狐にもかかる首輪
先日まで、遠征に出たきり姿を見せなかったセランは、戻ってきたかと思えば、まるで牙を抜かれたようだった。俺に何を言われても、吠え返さなかった。
遠ざかった間にリシェリア以外の世界を知ったとか、例の噂にあった現地の女性との思い出に心を置いてきたとか。……もしくは、リシェリアへの熱が冷めてくれたのかと思った。
と思えば昨日は、落ち込んだ影を滲ませながらも、初対面の頃のように噛みつかんばかりの野良犬の面構えをしていた。
その直後、あの男の謹慎処分が公示されていたことを知った。
育成を頼んでいた薬草の件で庭に呼び出されていたため、ジェスからもその話を聞かされた。
「はい。ええと、僕も詳しくはわからないんですが。……そういうことみたいでして」
セランの軍規違反による謹慎処分。
「そう、か。……ジェスには負担があるだろうが、庭のことはよく見てやってくれ」
俺は庭の管理者ではない。やるべき職務も他にある。リシェリアを手伝いたくないわけではないが、管理者には管理者の職分と俸給がある。俺はあくまでも、ささやかな協力者の域を越えるべきではない。

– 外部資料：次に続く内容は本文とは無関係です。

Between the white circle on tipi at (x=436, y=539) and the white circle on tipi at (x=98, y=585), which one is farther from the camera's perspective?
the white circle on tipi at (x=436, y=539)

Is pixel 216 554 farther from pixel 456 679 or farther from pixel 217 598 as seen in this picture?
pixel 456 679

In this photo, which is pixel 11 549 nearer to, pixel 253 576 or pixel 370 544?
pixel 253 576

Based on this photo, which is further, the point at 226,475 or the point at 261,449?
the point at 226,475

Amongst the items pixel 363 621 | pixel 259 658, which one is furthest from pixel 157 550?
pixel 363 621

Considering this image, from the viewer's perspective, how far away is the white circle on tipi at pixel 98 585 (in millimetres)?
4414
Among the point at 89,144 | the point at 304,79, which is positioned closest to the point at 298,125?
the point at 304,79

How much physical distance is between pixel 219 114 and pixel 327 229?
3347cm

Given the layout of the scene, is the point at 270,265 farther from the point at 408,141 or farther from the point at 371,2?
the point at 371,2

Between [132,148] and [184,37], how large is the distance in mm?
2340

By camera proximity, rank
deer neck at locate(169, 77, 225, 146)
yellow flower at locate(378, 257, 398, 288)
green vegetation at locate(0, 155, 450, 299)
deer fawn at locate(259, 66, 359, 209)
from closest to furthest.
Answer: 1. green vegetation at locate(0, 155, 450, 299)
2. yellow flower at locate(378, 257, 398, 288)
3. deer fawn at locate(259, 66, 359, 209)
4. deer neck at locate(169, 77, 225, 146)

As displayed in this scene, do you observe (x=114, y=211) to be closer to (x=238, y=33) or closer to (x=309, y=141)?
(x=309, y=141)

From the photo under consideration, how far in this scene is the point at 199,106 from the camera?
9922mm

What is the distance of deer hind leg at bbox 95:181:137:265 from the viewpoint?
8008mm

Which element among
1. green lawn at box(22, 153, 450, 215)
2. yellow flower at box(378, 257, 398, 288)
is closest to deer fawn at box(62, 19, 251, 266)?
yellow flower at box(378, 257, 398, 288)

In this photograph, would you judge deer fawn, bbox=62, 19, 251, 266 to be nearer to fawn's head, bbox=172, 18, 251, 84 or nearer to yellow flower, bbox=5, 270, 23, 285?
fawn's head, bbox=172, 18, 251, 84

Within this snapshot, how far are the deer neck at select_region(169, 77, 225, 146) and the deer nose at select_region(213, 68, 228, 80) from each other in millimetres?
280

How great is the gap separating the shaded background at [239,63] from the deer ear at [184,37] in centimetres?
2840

……それにきっと駄犬も、何度も俺に入り浸られたくはないはずだ。
「はい、それは勿論です。……?」
ジェスが不審そうに俺を見て瞬いていた。
「なんだ」
「いえ、またセランさんに対して必要以上に際どい暴言が出るのかなと思ったら、出なかったので」
「……さすがに、俺だって空気は読める」
随分な言われようだ。少しだけ抗議の目を向けると、ジェスは気まずそうに笑いながら視線を流した。
視線の先にはリシェリア。
彼女は薬草の札を見ていた。だが、指先は同じ札の縁を何度もなぞっていて、目だけが少し遅れて動いている。こちらの会話を聞いていないわけではない。ただ、聞こえたものを受け止める場所が、いつもより深いところに沈んでいるように見えた。
……わかっている。
ジェスなりに空気を軽くしようとしているのだ。
「リシェリア」
俺の呼びかけに、リシェリアは遅れて顔を上げた。
「……あ、はい! 大丈夫です。ええ、仕方ないことですから。じゃあ、薬草の生育を見ていきましょう。土の種類ごとに左からですね……」
――何かあったのはわかる。何があったかまではわからない。
だが、どうやら俺はもう、あいつのうるささに慣れてしまっていたらしい。
静けさの中にあの声がないと、どこか歯車の欠けた時計のように、リシェリアの纏う空気が色を失う。
あの声は、ただ騒がしいだけではなかった。
リシェリアが考え込みすぎる前に現実へ引き戻し、ジェスが余計な気を遣いすぎる時にも、気ままに動いて停滞を揺らす。
俺がしない――できない形で空気を変える。
腹立たしいが、あの駄犬にも役割はあったらしい。
リシェリアも俺も静謐を好む。
それでも、たまには駄犬の遠吠えがある日のほうが、場が息づく――ということなのだろう。
――などと考えている時点で、俺も相当毒されている。
名目なら、いくらでもあった。
セランが撤回したという禁止項目の確認。城内での線引き。リシェリアへの接触に関する新しい条件。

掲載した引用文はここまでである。